Ciprian leaned forward in the chair, his elbows resting on his knees. “I know you said he was dangerous… but Jesus. He had to be insane to try this.”
Cornel continued reading the report carefully, every detail painting a clearer and clearer image. “He is insane. More than that, he’s fearless.” He put the paperwork down.
“So do we report this for info share? Link it between us, Albania and London?”

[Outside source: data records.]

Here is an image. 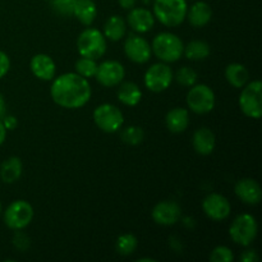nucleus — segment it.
Returning <instances> with one entry per match:
<instances>
[{
    "mask_svg": "<svg viewBox=\"0 0 262 262\" xmlns=\"http://www.w3.org/2000/svg\"><path fill=\"white\" fill-rule=\"evenodd\" d=\"M3 124H4L5 129H14L17 127V119L14 117H5L4 115V122H3Z\"/></svg>",
    "mask_w": 262,
    "mask_h": 262,
    "instance_id": "36",
    "label": "nucleus"
},
{
    "mask_svg": "<svg viewBox=\"0 0 262 262\" xmlns=\"http://www.w3.org/2000/svg\"><path fill=\"white\" fill-rule=\"evenodd\" d=\"M183 42L178 36L164 32L156 36L152 41V50L160 60L165 63L177 61L183 54Z\"/></svg>",
    "mask_w": 262,
    "mask_h": 262,
    "instance_id": "3",
    "label": "nucleus"
},
{
    "mask_svg": "<svg viewBox=\"0 0 262 262\" xmlns=\"http://www.w3.org/2000/svg\"><path fill=\"white\" fill-rule=\"evenodd\" d=\"M124 51L125 55L135 63H146L151 58L150 43L145 38L137 35H130L125 40Z\"/></svg>",
    "mask_w": 262,
    "mask_h": 262,
    "instance_id": "12",
    "label": "nucleus"
},
{
    "mask_svg": "<svg viewBox=\"0 0 262 262\" xmlns=\"http://www.w3.org/2000/svg\"><path fill=\"white\" fill-rule=\"evenodd\" d=\"M127 26L124 19L119 15H113L106 20L104 26V36L105 38H109L112 41H119L124 37Z\"/></svg>",
    "mask_w": 262,
    "mask_h": 262,
    "instance_id": "24",
    "label": "nucleus"
},
{
    "mask_svg": "<svg viewBox=\"0 0 262 262\" xmlns=\"http://www.w3.org/2000/svg\"><path fill=\"white\" fill-rule=\"evenodd\" d=\"M77 0H53V7L59 14L73 15L74 5Z\"/></svg>",
    "mask_w": 262,
    "mask_h": 262,
    "instance_id": "32",
    "label": "nucleus"
},
{
    "mask_svg": "<svg viewBox=\"0 0 262 262\" xmlns=\"http://www.w3.org/2000/svg\"><path fill=\"white\" fill-rule=\"evenodd\" d=\"M138 261H150V262H154L155 260H152V258H140Z\"/></svg>",
    "mask_w": 262,
    "mask_h": 262,
    "instance_id": "40",
    "label": "nucleus"
},
{
    "mask_svg": "<svg viewBox=\"0 0 262 262\" xmlns=\"http://www.w3.org/2000/svg\"><path fill=\"white\" fill-rule=\"evenodd\" d=\"M241 261L243 262H256L258 261V256L255 251H246L242 256H241Z\"/></svg>",
    "mask_w": 262,
    "mask_h": 262,
    "instance_id": "35",
    "label": "nucleus"
},
{
    "mask_svg": "<svg viewBox=\"0 0 262 262\" xmlns=\"http://www.w3.org/2000/svg\"><path fill=\"white\" fill-rule=\"evenodd\" d=\"M173 81V72L166 64H154L145 74V84L150 91H165Z\"/></svg>",
    "mask_w": 262,
    "mask_h": 262,
    "instance_id": "10",
    "label": "nucleus"
},
{
    "mask_svg": "<svg viewBox=\"0 0 262 262\" xmlns=\"http://www.w3.org/2000/svg\"><path fill=\"white\" fill-rule=\"evenodd\" d=\"M137 238L133 234H123L117 241V251L123 256H129L137 248Z\"/></svg>",
    "mask_w": 262,
    "mask_h": 262,
    "instance_id": "27",
    "label": "nucleus"
},
{
    "mask_svg": "<svg viewBox=\"0 0 262 262\" xmlns=\"http://www.w3.org/2000/svg\"><path fill=\"white\" fill-rule=\"evenodd\" d=\"M204 211L210 219L224 220L230 214V204L224 196L219 193H211L202 202Z\"/></svg>",
    "mask_w": 262,
    "mask_h": 262,
    "instance_id": "13",
    "label": "nucleus"
},
{
    "mask_svg": "<svg viewBox=\"0 0 262 262\" xmlns=\"http://www.w3.org/2000/svg\"><path fill=\"white\" fill-rule=\"evenodd\" d=\"M4 115H5V100H4V96L0 94V119L4 118Z\"/></svg>",
    "mask_w": 262,
    "mask_h": 262,
    "instance_id": "39",
    "label": "nucleus"
},
{
    "mask_svg": "<svg viewBox=\"0 0 262 262\" xmlns=\"http://www.w3.org/2000/svg\"><path fill=\"white\" fill-rule=\"evenodd\" d=\"M5 136H7V129H5L4 124H3V122L0 120V146H2L3 142H4Z\"/></svg>",
    "mask_w": 262,
    "mask_h": 262,
    "instance_id": "38",
    "label": "nucleus"
},
{
    "mask_svg": "<svg viewBox=\"0 0 262 262\" xmlns=\"http://www.w3.org/2000/svg\"><path fill=\"white\" fill-rule=\"evenodd\" d=\"M189 60H204L210 55V46L205 41H192L183 49Z\"/></svg>",
    "mask_w": 262,
    "mask_h": 262,
    "instance_id": "26",
    "label": "nucleus"
},
{
    "mask_svg": "<svg viewBox=\"0 0 262 262\" xmlns=\"http://www.w3.org/2000/svg\"><path fill=\"white\" fill-rule=\"evenodd\" d=\"M0 212H2V204H0Z\"/></svg>",
    "mask_w": 262,
    "mask_h": 262,
    "instance_id": "41",
    "label": "nucleus"
},
{
    "mask_svg": "<svg viewBox=\"0 0 262 262\" xmlns=\"http://www.w3.org/2000/svg\"><path fill=\"white\" fill-rule=\"evenodd\" d=\"M225 77H227V81L233 87H235V89H242L248 82L250 74H248L247 68L245 66L234 63L227 67V69H225Z\"/></svg>",
    "mask_w": 262,
    "mask_h": 262,
    "instance_id": "22",
    "label": "nucleus"
},
{
    "mask_svg": "<svg viewBox=\"0 0 262 262\" xmlns=\"http://www.w3.org/2000/svg\"><path fill=\"white\" fill-rule=\"evenodd\" d=\"M118 3H119L120 7L124 8V9H132V8H135L137 0H118Z\"/></svg>",
    "mask_w": 262,
    "mask_h": 262,
    "instance_id": "37",
    "label": "nucleus"
},
{
    "mask_svg": "<svg viewBox=\"0 0 262 262\" xmlns=\"http://www.w3.org/2000/svg\"><path fill=\"white\" fill-rule=\"evenodd\" d=\"M189 124V114L183 107H176L166 115V125L170 132L182 133L187 129Z\"/></svg>",
    "mask_w": 262,
    "mask_h": 262,
    "instance_id": "20",
    "label": "nucleus"
},
{
    "mask_svg": "<svg viewBox=\"0 0 262 262\" xmlns=\"http://www.w3.org/2000/svg\"><path fill=\"white\" fill-rule=\"evenodd\" d=\"M9 68H10L9 58H8L7 54L0 51V78H3V77L8 73Z\"/></svg>",
    "mask_w": 262,
    "mask_h": 262,
    "instance_id": "34",
    "label": "nucleus"
},
{
    "mask_svg": "<svg viewBox=\"0 0 262 262\" xmlns=\"http://www.w3.org/2000/svg\"><path fill=\"white\" fill-rule=\"evenodd\" d=\"M193 147L200 155H209L215 148V136L209 128H200L193 135Z\"/></svg>",
    "mask_w": 262,
    "mask_h": 262,
    "instance_id": "19",
    "label": "nucleus"
},
{
    "mask_svg": "<svg viewBox=\"0 0 262 262\" xmlns=\"http://www.w3.org/2000/svg\"><path fill=\"white\" fill-rule=\"evenodd\" d=\"M33 217V209L28 202L14 201L8 206L4 214V222L10 229L20 230L27 227Z\"/></svg>",
    "mask_w": 262,
    "mask_h": 262,
    "instance_id": "9",
    "label": "nucleus"
},
{
    "mask_svg": "<svg viewBox=\"0 0 262 262\" xmlns=\"http://www.w3.org/2000/svg\"><path fill=\"white\" fill-rule=\"evenodd\" d=\"M13 242H14V246L18 248V250L20 251H25L26 248L28 247V237L26 234H23V233L20 232H17L14 235V239H13Z\"/></svg>",
    "mask_w": 262,
    "mask_h": 262,
    "instance_id": "33",
    "label": "nucleus"
},
{
    "mask_svg": "<svg viewBox=\"0 0 262 262\" xmlns=\"http://www.w3.org/2000/svg\"><path fill=\"white\" fill-rule=\"evenodd\" d=\"M182 210L178 204L173 201H163L152 210V217L160 225H174L181 219Z\"/></svg>",
    "mask_w": 262,
    "mask_h": 262,
    "instance_id": "14",
    "label": "nucleus"
},
{
    "mask_svg": "<svg viewBox=\"0 0 262 262\" xmlns=\"http://www.w3.org/2000/svg\"><path fill=\"white\" fill-rule=\"evenodd\" d=\"M229 233L237 245L250 246L257 235V223L252 215H239L233 222Z\"/></svg>",
    "mask_w": 262,
    "mask_h": 262,
    "instance_id": "6",
    "label": "nucleus"
},
{
    "mask_svg": "<svg viewBox=\"0 0 262 262\" xmlns=\"http://www.w3.org/2000/svg\"><path fill=\"white\" fill-rule=\"evenodd\" d=\"M128 23L130 27L137 32L143 33L150 31L154 27V19L152 13L145 8H132L128 14Z\"/></svg>",
    "mask_w": 262,
    "mask_h": 262,
    "instance_id": "17",
    "label": "nucleus"
},
{
    "mask_svg": "<svg viewBox=\"0 0 262 262\" xmlns=\"http://www.w3.org/2000/svg\"><path fill=\"white\" fill-rule=\"evenodd\" d=\"M22 174V163H20L19 158H13L7 159L4 163L2 164L0 168V177L5 183H14L18 181Z\"/></svg>",
    "mask_w": 262,
    "mask_h": 262,
    "instance_id": "23",
    "label": "nucleus"
},
{
    "mask_svg": "<svg viewBox=\"0 0 262 262\" xmlns=\"http://www.w3.org/2000/svg\"><path fill=\"white\" fill-rule=\"evenodd\" d=\"M233 258H234V256H233L232 251L224 246H219V247L215 248L210 256V260L212 262H232Z\"/></svg>",
    "mask_w": 262,
    "mask_h": 262,
    "instance_id": "31",
    "label": "nucleus"
},
{
    "mask_svg": "<svg viewBox=\"0 0 262 262\" xmlns=\"http://www.w3.org/2000/svg\"><path fill=\"white\" fill-rule=\"evenodd\" d=\"M94 120L97 127L106 133H114L120 129L124 123L122 112L117 106L110 104H102L94 112Z\"/></svg>",
    "mask_w": 262,
    "mask_h": 262,
    "instance_id": "7",
    "label": "nucleus"
},
{
    "mask_svg": "<svg viewBox=\"0 0 262 262\" xmlns=\"http://www.w3.org/2000/svg\"><path fill=\"white\" fill-rule=\"evenodd\" d=\"M97 67L99 66L96 64L95 59L82 56V58L76 63V71L79 76L84 77V78H90V77L96 76Z\"/></svg>",
    "mask_w": 262,
    "mask_h": 262,
    "instance_id": "28",
    "label": "nucleus"
},
{
    "mask_svg": "<svg viewBox=\"0 0 262 262\" xmlns=\"http://www.w3.org/2000/svg\"><path fill=\"white\" fill-rule=\"evenodd\" d=\"M145 133L140 127H127L122 132V140L128 145H138L143 141Z\"/></svg>",
    "mask_w": 262,
    "mask_h": 262,
    "instance_id": "29",
    "label": "nucleus"
},
{
    "mask_svg": "<svg viewBox=\"0 0 262 262\" xmlns=\"http://www.w3.org/2000/svg\"><path fill=\"white\" fill-rule=\"evenodd\" d=\"M77 46L82 56L96 60L106 51V38L96 28H87L79 35Z\"/></svg>",
    "mask_w": 262,
    "mask_h": 262,
    "instance_id": "4",
    "label": "nucleus"
},
{
    "mask_svg": "<svg viewBox=\"0 0 262 262\" xmlns=\"http://www.w3.org/2000/svg\"><path fill=\"white\" fill-rule=\"evenodd\" d=\"M187 15H188L189 23L193 27H204L211 20L212 10L207 3L197 2L196 4L192 5L189 12H187Z\"/></svg>",
    "mask_w": 262,
    "mask_h": 262,
    "instance_id": "18",
    "label": "nucleus"
},
{
    "mask_svg": "<svg viewBox=\"0 0 262 262\" xmlns=\"http://www.w3.org/2000/svg\"><path fill=\"white\" fill-rule=\"evenodd\" d=\"M239 106L247 117L258 119L262 117V83L253 81L243 89L239 96Z\"/></svg>",
    "mask_w": 262,
    "mask_h": 262,
    "instance_id": "5",
    "label": "nucleus"
},
{
    "mask_svg": "<svg viewBox=\"0 0 262 262\" xmlns=\"http://www.w3.org/2000/svg\"><path fill=\"white\" fill-rule=\"evenodd\" d=\"M31 71L37 78L50 81L55 76L56 67L53 59L45 54H37L31 59Z\"/></svg>",
    "mask_w": 262,
    "mask_h": 262,
    "instance_id": "16",
    "label": "nucleus"
},
{
    "mask_svg": "<svg viewBox=\"0 0 262 262\" xmlns=\"http://www.w3.org/2000/svg\"><path fill=\"white\" fill-rule=\"evenodd\" d=\"M234 191L235 194L238 196V199L242 200L245 204L256 205L261 201L262 191L260 184L251 178L241 179V181L235 184Z\"/></svg>",
    "mask_w": 262,
    "mask_h": 262,
    "instance_id": "15",
    "label": "nucleus"
},
{
    "mask_svg": "<svg viewBox=\"0 0 262 262\" xmlns=\"http://www.w3.org/2000/svg\"><path fill=\"white\" fill-rule=\"evenodd\" d=\"M142 97V92H141L140 87L133 82H125L120 86L119 91H118V99L120 102L128 106H135L141 101Z\"/></svg>",
    "mask_w": 262,
    "mask_h": 262,
    "instance_id": "25",
    "label": "nucleus"
},
{
    "mask_svg": "<svg viewBox=\"0 0 262 262\" xmlns=\"http://www.w3.org/2000/svg\"><path fill=\"white\" fill-rule=\"evenodd\" d=\"M124 67L115 60H107L97 67L96 78L102 86L114 87L119 84L124 78Z\"/></svg>",
    "mask_w": 262,
    "mask_h": 262,
    "instance_id": "11",
    "label": "nucleus"
},
{
    "mask_svg": "<svg viewBox=\"0 0 262 262\" xmlns=\"http://www.w3.org/2000/svg\"><path fill=\"white\" fill-rule=\"evenodd\" d=\"M177 82L181 83L182 86H188L192 87L197 81V73L189 67H183L177 72Z\"/></svg>",
    "mask_w": 262,
    "mask_h": 262,
    "instance_id": "30",
    "label": "nucleus"
},
{
    "mask_svg": "<svg viewBox=\"0 0 262 262\" xmlns=\"http://www.w3.org/2000/svg\"><path fill=\"white\" fill-rule=\"evenodd\" d=\"M50 92L53 100L59 106L78 109L90 101L91 86L87 78L78 73H66L53 82Z\"/></svg>",
    "mask_w": 262,
    "mask_h": 262,
    "instance_id": "1",
    "label": "nucleus"
},
{
    "mask_svg": "<svg viewBox=\"0 0 262 262\" xmlns=\"http://www.w3.org/2000/svg\"><path fill=\"white\" fill-rule=\"evenodd\" d=\"M187 2L186 0H155L154 3V13L156 18L168 27L179 26L187 17Z\"/></svg>",
    "mask_w": 262,
    "mask_h": 262,
    "instance_id": "2",
    "label": "nucleus"
},
{
    "mask_svg": "<svg viewBox=\"0 0 262 262\" xmlns=\"http://www.w3.org/2000/svg\"><path fill=\"white\" fill-rule=\"evenodd\" d=\"M187 104L193 113L206 114L214 109L215 95L206 84H193L187 95Z\"/></svg>",
    "mask_w": 262,
    "mask_h": 262,
    "instance_id": "8",
    "label": "nucleus"
},
{
    "mask_svg": "<svg viewBox=\"0 0 262 262\" xmlns=\"http://www.w3.org/2000/svg\"><path fill=\"white\" fill-rule=\"evenodd\" d=\"M97 14V8L92 0H77L74 5L73 15L83 25L90 26L95 20Z\"/></svg>",
    "mask_w": 262,
    "mask_h": 262,
    "instance_id": "21",
    "label": "nucleus"
}]
</instances>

Cornel screwed his face as he contemplated options. “No, not yet. I don’t believe Lupescu would have genuine interest in this. He wouldn’t action anything. At least not yet, so I don’t want to tell anyone about McGovern until I get back from Albania.”
“You’re going to Albania?”
“There’s a survivor,” Cornel said. “I need to speak with him.”
----- X -----
The plane landed in Montenegro on the morning of Christmas Eve. The seventy five kilometre taxi ride to Skhodra should have cost sixty Euros, the taxi driver demanded one hundred and fifty. Cornel didn’t care about cost. He was more worried about who he was meeting.